George told his cellmates that he had a handcuff key that opened the federal cuffs. Another inmate alerted authorities that George had had the key for at least a month, but repeated searches of his person and cell turned up nothing, leaving authorities to surmise that he was bluffing.
 
With Werner driving and George sharing the back seat with an inmate in a wheelchair, he opened the handcuffs — either with a key that was never found or some other means — and began kicking the doors open. Werner stopped the van and tried to keep George inside the van but he jumped out into the heart of the downtown Gaslamp Quarter. Trying to get a car, he dragged a woman from her vehicle, but she refused to relinquish her keys. George then continued running toward Fifth Avenue and G Street. Before he reached the corner, Werner — who was prohibited by law from shooting a fleeing felon — caught up with him but the diminutive deputy was no match for George and he knocked her out. He took Werner’s service revolver.
 
He then stopped a taxicab, pointing the gun at the driver. The driver grabbed the gun and they struggled as the car continued down the street.
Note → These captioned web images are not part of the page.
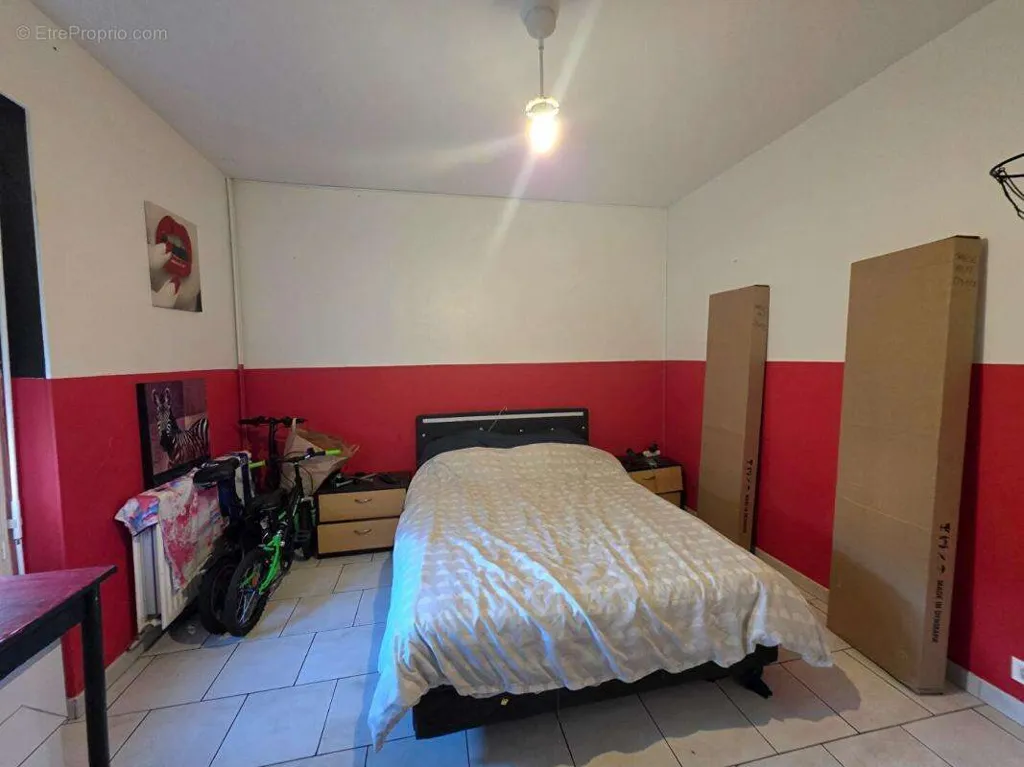 Chambres - Maison avec Jardin et Garage à Fourmies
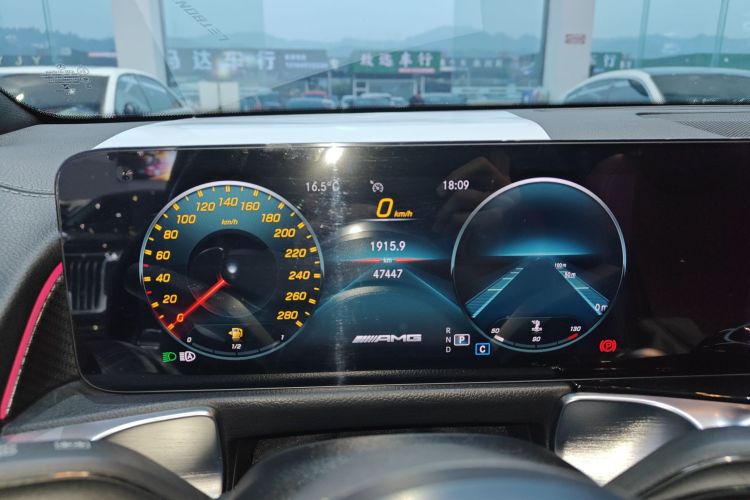 奔驰GLB AMG 2021款 改款 AMG GLB 35 4MATIC中控内饰14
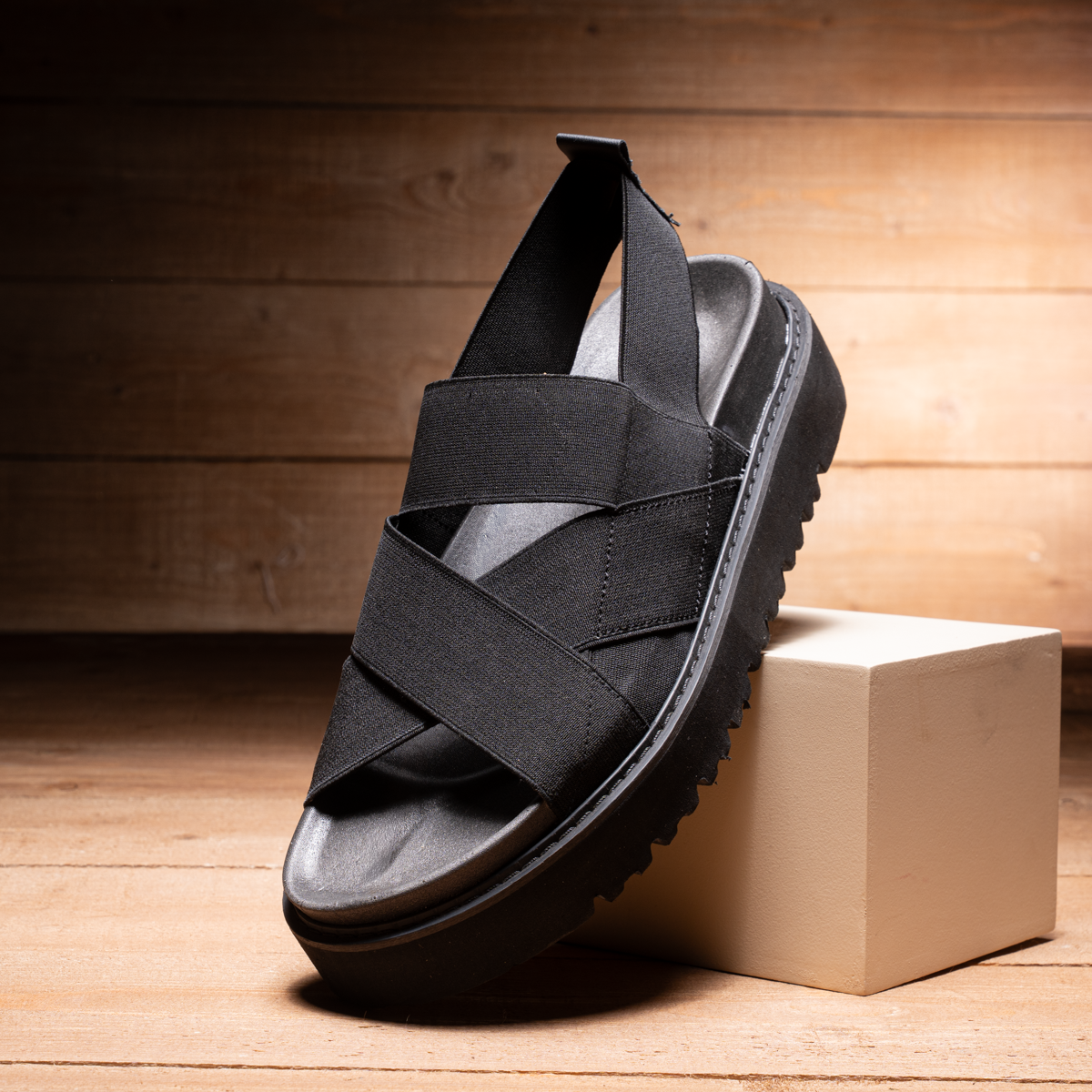 elastic sandal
George bit the driver in the face, before the cabbie managed to get away.
 
Meanwhile, Champion and his buddy were stopped a light at Fifth and G. The intersection was crowded with people out enjoying a beautiful San Diego autumn night, and in full view of patrons at a trendy sidewalk cafe, George, dressed in his orange jail jumpsuit, accosted Champion by jumping into the backseat.
 
George demanded the keys but Champion, who apparently did not see the gun, refused.
 
“Mick told the guy to get out of the car,” the friend told detectives. “Then the guy shot him.”
 
As the unharmed friend bailed out of the car, George pulled Champion out of the car and drove away. After a week-long nationwide manhunt, George was arrested by police officers in Compton.
 
He was eventually convicted of the federal charges and sentenced to life without possibility of parole. George was also convicted of Champion’s murder but managed to escape the death penalty when the jury deadlocked on that question.
 
After his sentencing in state court, George reportedly celebrated by enjoying a snort of meth that had been smuggled into the jail. He was subsequently arrested and charged with drug possession. It was the 20th time he had been arrested.